## TRECHO PARA LEITURA
Nessa conjuntura, ao início da última década do século XIX, já feito barão – título porém anulado, como todos os demais do Império, pelo novo regime republicano, o que motivou Paranhos a simplesmente agregar Rio-Branco ao seu nome –, quando ele começava a cooperar com o novo Jornal do Brasil com suas “Efemérides” e outros artigos anônimos, Paranhos “acumulou com o consulado a chefia da Superintendência Geral do Serviço de Emigração para o Brasil na Europa, com sede em Paris” (101), o que lhe habilitava a permanecer legalmente na capital francesa, onde residia sua família. Em março de 1893, porém, pediu dispensa do cargo, “que não lhe gerava proventos” (162). A imigração europeia para o Brasil foi um dos mais importantes temas do início da República, cujos novos próceres tinham, como salientado em brilhante estudo de Skidmore – Black Into White (1974) –, a ideia de branqueamento da raça, opondo-se, portanto, à entrada de africanos e de asiáticos. A preocupação do Barão com o tema da imigração foi, no entanto, mínima, e o tema sequer é tratado especificamente na biografia de Villafañe. De resto, a questão migratória ficava mais sob a responsabilidade dos principais estados interessados, com São Paulo à frente, do que propriamente com a União, já bastante atazanada com supostos complôs monarquistas e agitações regionais e nos meios militares.
O segundo aspecto da “economia política” do Barão refere-se à sua atitude em face dos acordos de comércio, ainda negociados em bases estritamente bilaterais. Provavelmente, como tantas outras personalidades brasileiras da passagem do século, Rio Branco apenas se rendia ao Zeitgeist em matéria de políticas comerciais, cujas tendências, naquele fin-de-siècle, foram de um nítido retour en force do protecionismo, a começar pela França e pela Alemanha, com recrudescimento nos EUA e em outros países. Em uma era de acordos bilaterais de comércio contendo uma modalidade restrita, condicional e limitada da cláusula de nação-mais-favorecida, muitos países passam a adotar duas tarifas: uma “de favor”, para eventuais acordos comerciais, outra “normal” para todos os demais casos. Foi o que ocorreu então no Brasil, o que também correspondia, mais do que a necessidades prementes de natureza fiscal, a velhas reações mercantilistas, parte da herança mental portuguesa das elites.

## MATERIAL FORNECIDO
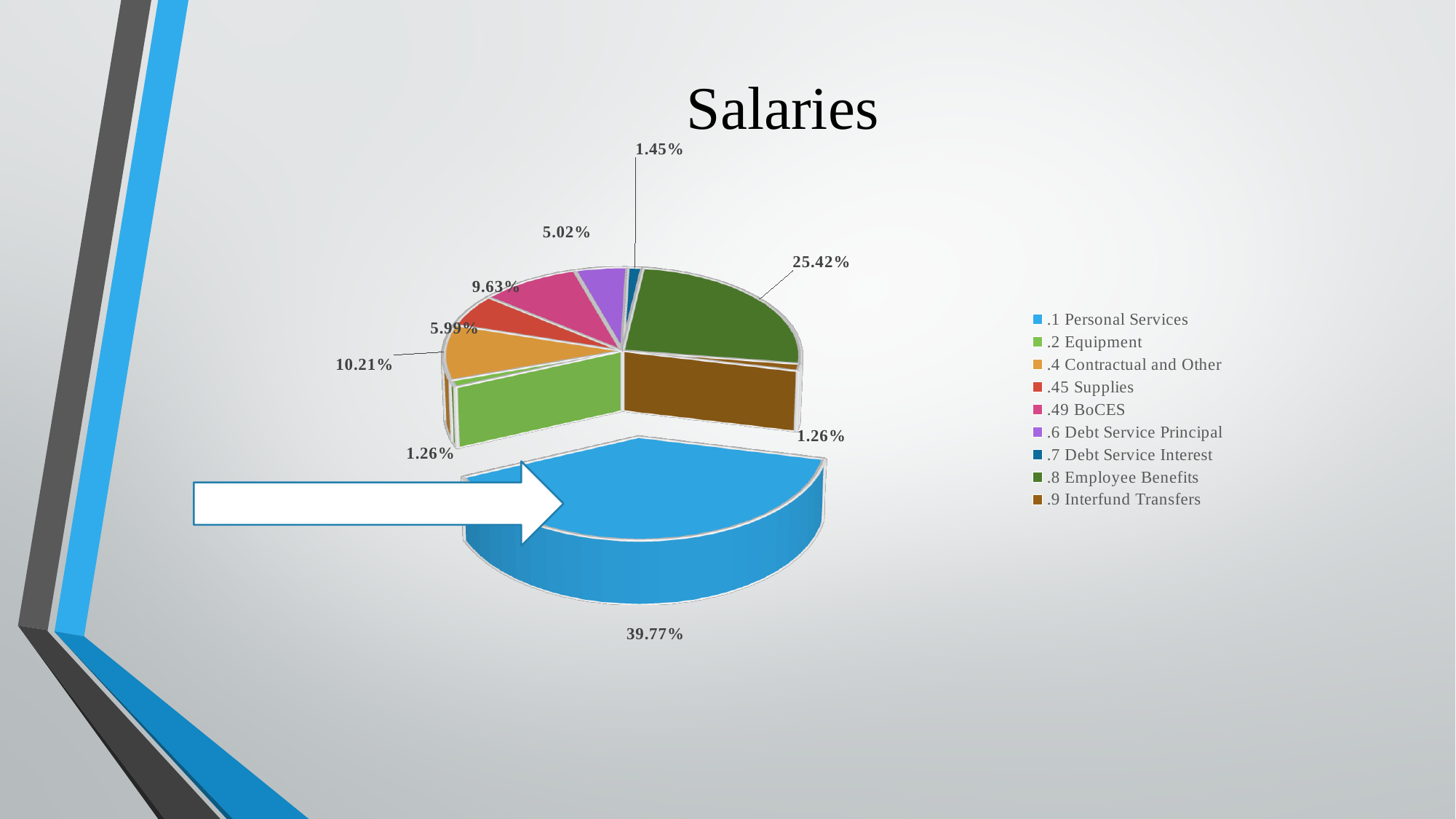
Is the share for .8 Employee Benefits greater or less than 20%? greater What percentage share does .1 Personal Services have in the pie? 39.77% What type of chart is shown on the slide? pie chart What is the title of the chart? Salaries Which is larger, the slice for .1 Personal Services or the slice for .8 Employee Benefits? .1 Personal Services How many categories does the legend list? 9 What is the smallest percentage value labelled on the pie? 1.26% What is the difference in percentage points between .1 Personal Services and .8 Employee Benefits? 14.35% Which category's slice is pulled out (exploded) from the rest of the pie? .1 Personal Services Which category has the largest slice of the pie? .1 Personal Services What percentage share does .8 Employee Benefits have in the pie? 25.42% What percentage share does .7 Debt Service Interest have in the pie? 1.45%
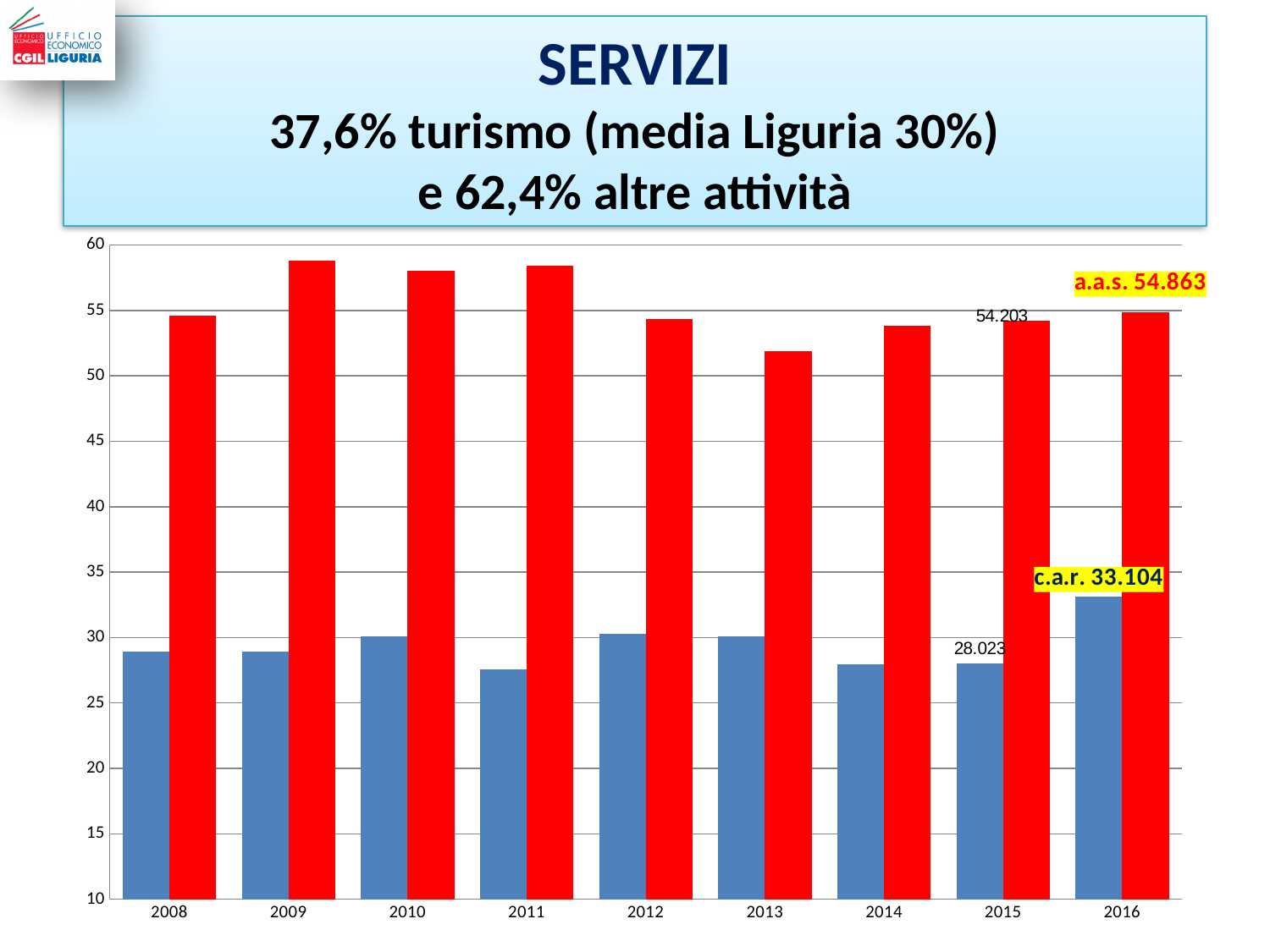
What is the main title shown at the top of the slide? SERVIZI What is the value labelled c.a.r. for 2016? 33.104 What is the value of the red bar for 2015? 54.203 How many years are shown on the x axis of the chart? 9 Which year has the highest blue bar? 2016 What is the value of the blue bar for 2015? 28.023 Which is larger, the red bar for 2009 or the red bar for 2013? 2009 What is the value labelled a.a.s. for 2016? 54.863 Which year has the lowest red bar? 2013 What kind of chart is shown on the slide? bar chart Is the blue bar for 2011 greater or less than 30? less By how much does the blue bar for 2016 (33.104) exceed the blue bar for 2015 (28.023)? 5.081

## TAREFAS A FAZER
- a) Liste os nomes de países escritos no trecho sobre o Barão do Rio Branco, cada um uma única vez.
- b) Por favor, escreva a continuação do trecho sobre o Barão do Rio Branco a partir da última frase.

## LISTA DE RESPOSTAS
- a) Brasil, França, Alemanha, EUA

- b)
Suas colaborações intelectuais relativas ao Brasil, nessa época da passagem do Império à República compreenderam diversos pequenos trabalhos escritos em francês, mas bem mais nos terrenos da história, da geografia e da política, do que nas áreas da economia ou do comércio internacional. Os trabalhos mais importantes, ademais do já referido verbete sobre o Brasil – que ficou enorme – para a Grande Encyclopédie, foram um “esboço da história do Brasil”, para um livro sobre o país a ser publicado por ocasião da participação na Exposição Universal de 1889 – comemorativa do primeiro centenário da Revolução –, e uma biografia de Dom Pedro II, empereur du Brésil, assinada pelo rabino Benjamin Mossé, mas na verdade escrita inteiramente por ele.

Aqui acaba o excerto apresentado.